My current implementation is estimated to take 3.5 days to complete in a time window of 10 hours (i.e. it's too long) and my only options left are either to reduce the execution time, which may or may not be possible, or distrubute the workload accross dozens of systems, which may not be practical.
Update: My bad. Replace the word equal with closely matches with. I'm calculating the Levenstein distance
The idea is to find out if there are other strings in the array which closely matches with each element in the array. The output is a database mapping of the strings that were closely related.
Here is the partial code from the method. Prior to executing this code block there is code that loads items into the datbase.

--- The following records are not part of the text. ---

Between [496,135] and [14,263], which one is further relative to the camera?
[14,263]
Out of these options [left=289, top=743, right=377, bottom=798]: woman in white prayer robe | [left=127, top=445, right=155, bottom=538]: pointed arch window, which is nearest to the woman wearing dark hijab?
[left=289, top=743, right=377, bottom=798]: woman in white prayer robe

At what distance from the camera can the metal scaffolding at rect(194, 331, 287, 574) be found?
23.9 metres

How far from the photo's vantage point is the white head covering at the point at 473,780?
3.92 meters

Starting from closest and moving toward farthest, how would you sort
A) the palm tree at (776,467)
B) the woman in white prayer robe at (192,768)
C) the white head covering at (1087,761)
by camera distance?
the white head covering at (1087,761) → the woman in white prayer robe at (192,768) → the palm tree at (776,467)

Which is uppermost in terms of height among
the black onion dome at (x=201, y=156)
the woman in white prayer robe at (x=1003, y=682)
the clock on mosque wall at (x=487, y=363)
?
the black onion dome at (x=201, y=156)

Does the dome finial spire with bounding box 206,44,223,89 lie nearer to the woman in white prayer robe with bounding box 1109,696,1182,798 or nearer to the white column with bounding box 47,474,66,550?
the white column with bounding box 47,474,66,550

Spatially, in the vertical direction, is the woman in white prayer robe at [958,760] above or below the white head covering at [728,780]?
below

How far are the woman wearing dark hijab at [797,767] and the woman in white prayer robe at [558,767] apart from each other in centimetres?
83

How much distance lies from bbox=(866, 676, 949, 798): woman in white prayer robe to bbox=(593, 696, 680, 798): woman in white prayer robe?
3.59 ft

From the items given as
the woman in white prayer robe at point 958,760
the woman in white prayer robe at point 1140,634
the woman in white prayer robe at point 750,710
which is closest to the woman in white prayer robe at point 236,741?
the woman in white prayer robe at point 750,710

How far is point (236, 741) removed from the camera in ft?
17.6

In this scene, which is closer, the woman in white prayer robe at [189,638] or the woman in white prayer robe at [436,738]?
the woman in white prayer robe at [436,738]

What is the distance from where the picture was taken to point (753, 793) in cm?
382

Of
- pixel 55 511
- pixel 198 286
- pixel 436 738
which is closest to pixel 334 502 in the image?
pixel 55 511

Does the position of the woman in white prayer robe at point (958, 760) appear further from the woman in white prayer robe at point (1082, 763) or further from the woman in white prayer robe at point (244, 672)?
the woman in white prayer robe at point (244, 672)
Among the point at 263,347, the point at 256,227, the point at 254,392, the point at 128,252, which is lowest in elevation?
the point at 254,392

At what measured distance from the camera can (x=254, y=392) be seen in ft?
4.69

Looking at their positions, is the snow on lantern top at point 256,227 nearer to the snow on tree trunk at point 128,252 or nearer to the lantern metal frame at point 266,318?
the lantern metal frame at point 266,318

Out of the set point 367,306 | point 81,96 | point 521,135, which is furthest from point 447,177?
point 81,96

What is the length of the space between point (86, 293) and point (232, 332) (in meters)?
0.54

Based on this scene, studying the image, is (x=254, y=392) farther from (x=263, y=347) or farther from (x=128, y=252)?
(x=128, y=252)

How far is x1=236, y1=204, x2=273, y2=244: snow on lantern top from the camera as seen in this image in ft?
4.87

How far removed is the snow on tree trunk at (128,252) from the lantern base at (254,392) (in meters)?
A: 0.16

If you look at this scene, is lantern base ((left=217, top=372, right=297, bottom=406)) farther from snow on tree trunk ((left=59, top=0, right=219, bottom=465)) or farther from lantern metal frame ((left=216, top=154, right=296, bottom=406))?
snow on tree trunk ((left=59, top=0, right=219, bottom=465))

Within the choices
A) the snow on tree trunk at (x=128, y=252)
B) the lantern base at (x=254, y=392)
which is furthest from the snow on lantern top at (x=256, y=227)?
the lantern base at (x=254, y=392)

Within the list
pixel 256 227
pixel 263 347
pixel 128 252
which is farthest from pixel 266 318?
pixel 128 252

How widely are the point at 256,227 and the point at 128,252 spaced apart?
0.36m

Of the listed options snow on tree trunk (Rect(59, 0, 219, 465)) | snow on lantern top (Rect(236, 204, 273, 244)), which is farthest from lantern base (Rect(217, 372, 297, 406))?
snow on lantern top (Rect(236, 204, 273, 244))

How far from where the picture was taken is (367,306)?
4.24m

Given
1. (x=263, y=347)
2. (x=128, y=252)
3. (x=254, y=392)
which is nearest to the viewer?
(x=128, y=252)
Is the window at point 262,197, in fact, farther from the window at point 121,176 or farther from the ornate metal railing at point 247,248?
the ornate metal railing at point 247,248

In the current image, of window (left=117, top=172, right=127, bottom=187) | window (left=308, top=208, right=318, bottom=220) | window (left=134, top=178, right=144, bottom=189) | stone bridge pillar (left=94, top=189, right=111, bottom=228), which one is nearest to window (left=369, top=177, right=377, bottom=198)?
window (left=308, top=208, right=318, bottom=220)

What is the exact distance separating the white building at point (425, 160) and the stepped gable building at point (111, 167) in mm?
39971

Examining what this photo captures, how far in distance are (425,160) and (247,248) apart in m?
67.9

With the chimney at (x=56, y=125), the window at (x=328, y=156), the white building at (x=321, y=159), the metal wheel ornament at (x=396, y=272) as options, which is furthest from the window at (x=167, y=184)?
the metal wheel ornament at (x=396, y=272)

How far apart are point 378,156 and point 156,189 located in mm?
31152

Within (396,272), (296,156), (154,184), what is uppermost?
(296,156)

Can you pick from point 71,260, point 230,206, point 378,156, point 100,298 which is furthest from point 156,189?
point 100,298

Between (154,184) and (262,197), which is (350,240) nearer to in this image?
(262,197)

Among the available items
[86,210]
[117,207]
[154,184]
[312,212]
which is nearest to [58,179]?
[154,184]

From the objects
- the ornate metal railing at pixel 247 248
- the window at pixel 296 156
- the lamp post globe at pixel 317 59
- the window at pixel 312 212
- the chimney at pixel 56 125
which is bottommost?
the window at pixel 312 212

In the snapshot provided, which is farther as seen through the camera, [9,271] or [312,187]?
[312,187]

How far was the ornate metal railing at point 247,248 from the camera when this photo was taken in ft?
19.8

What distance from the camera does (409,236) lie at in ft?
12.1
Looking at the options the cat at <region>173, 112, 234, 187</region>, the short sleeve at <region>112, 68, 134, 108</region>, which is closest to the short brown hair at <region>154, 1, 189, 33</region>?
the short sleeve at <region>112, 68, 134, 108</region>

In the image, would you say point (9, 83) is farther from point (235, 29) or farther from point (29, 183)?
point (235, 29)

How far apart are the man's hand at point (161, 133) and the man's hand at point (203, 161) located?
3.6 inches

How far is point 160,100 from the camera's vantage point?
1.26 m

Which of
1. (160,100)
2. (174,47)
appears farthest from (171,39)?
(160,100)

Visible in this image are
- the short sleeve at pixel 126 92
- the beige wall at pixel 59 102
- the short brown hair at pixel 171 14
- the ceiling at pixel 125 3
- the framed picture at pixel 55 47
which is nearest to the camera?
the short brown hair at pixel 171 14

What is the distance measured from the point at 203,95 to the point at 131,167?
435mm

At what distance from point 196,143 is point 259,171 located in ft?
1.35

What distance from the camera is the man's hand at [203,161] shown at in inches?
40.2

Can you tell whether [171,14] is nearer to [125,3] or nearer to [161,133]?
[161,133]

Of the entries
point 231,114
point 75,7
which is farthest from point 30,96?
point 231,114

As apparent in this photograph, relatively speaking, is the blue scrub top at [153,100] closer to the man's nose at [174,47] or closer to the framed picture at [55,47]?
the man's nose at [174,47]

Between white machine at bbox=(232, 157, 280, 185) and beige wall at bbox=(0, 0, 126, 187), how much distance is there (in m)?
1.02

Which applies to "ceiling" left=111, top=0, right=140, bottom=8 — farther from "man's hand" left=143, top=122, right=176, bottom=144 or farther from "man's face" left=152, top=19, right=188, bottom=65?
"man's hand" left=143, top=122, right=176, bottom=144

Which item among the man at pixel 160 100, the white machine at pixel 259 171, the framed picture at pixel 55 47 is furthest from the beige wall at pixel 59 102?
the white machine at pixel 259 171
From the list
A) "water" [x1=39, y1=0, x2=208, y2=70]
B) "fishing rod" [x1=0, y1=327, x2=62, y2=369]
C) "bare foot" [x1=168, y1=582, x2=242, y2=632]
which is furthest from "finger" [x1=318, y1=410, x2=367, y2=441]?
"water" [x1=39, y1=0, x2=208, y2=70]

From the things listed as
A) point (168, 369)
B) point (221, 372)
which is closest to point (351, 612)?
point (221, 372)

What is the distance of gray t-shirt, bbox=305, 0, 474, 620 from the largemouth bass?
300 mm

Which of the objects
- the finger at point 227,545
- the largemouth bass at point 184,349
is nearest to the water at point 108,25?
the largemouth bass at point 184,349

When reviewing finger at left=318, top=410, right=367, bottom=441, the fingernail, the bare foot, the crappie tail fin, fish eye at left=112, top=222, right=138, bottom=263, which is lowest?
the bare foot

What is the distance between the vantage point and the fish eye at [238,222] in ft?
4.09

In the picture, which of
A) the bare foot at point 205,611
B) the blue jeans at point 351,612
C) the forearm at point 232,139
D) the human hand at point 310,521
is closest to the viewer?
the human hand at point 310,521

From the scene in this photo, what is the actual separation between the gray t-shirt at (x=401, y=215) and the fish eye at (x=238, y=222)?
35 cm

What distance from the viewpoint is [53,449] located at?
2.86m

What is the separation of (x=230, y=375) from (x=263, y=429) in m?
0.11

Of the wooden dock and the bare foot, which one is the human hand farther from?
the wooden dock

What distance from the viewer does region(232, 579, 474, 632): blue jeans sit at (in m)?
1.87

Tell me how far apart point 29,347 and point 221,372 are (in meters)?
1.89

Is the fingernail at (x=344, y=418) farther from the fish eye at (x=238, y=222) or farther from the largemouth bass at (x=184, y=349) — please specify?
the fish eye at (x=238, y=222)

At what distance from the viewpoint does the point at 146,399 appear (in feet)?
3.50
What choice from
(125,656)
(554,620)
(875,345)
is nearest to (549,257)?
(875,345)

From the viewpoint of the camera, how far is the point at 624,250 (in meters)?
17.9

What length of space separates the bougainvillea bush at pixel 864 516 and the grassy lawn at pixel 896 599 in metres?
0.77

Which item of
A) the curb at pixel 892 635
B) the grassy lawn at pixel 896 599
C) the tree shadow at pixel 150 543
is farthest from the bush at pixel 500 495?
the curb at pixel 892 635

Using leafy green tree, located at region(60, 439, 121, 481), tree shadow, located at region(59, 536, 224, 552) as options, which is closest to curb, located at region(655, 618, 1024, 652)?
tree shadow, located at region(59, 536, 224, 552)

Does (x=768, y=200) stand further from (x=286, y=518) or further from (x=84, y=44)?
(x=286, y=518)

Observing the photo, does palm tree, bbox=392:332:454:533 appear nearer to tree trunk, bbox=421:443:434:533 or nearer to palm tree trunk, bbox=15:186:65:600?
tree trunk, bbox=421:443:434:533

public static void RelatedAddressCompute() {
TableWipe("RelatedAddress");
decimal _requiredDistance = Properties.Settings.Default.LevenshteinDistance;
SqlConnection _connection = new SqlConnection(Properties.Settings.Default.AML_STORE);
_connection.Open();
string _cacheFilter = "LevenshteinCache NOT IN ('','SAMEASABOVE','SAME')";
SqlCommand _dataCommand = new SqlCommand(@"
SELECT
COUNT(DISTINCT LevenshteinCache)
FROM
Address
WHERE
" + _cacheFilter + @"
AND
LEN(LevenshteinCache) > 12", _connection);
_dataCommand.CommandTimeout = 0;
int _addressCount = (int)_dataCommand.ExecuteScalar();
_dataCommand = new SqlCommand(@"
SELECT
Data.LevenshteinCache,
Data.CacheCount
FROM
(SELECT
DISTINCT LevenshteinCache,
COUNT(LevenshteinCache) AS CacheCount
FROM
Address
WHERE
" + _cacheFilter + @"
GROUP BY
LevenshteinCache) Data
WHERE
LEN(LevenshteinCache) > 12
ORDER BY
LEN(LevenshteinCache) DESC", _connection);
_dataCommand.CommandTimeout = 0;
SqlDataReader _addressReader = _dataCommand.ExecuteReader();
string[] _addresses = new string[_addressCount + 1];
int[] _addressInstance = new int[_addressCount + 1];
int _itemIndex = 1;
while (_addressReader.Read()) {
string _address = (string)_addressReader[0];
int _count = (int)_addressReader[1];
_addresses[_itemIndex] = _address;
_addressInstance[_itemIndex] = _count;
_itemIndex++;
}
_addressReader.Close();
decimal _comparasionsMade = 0;
decimal _comparisionsAttempted = 0;
decimal _comparisionsExpected = (decimal)_addressCount * ((decimal)_addressCount + 1) / 2;
decimal _percentCompleted = 0;
DateTime _startTime = DateTime.Now;
Parallel.For(1, _addressCount, delegate(int i) {
for (int _index = i + 1; _index <= _addressCount; _index++) {
_comparisionsAttempted++;
decimal _percent = _addresses[i].Length < _addresses[_index].Length ? (decimal)_addresses[i].Length / (decimal)_addresses[_index].Length : (decimal)_addresses[_index].Length / (decimal)_addresses[i].Length;
if (_percent < _requiredDistance) {
decimal _difference = new Levenshtein().threasholdiLD(_addresses[i], _addresses[_index], 50);
_comparasionsMade++;
if (_difference <= _requiredDistance) {
InsertRelatedAddress(ref _connection, _addresses[i], _addresses[_index], _difference);
}
}
else {
_comparisionsAttempted += _addressCount - _index;
break;
}
}
if (_addressInstance[i] > 1 && _addressInstance[i] < 31) {
InsertRelatedAddress(ref _connection, _addresses[i], _addresses[i], 0);
}
_percentCompleted = (_comparisionsAttempted / _comparisionsExpected) * 100M;
TimeSpan _estimatedDuration = new TimeSpan((long)((((decimal)(DateTime.Now - _startTime).Ticks) / _percentCompleted) * 100));
TimeSpan _timeRemaining = _estimatedDuration - (DateTime.Now - _startTime);
string _timeRemains = _timeRemaining.ToString();
});
}
InsertRelatedAddress is a function that updates the database, and there are 500,000 items in the array.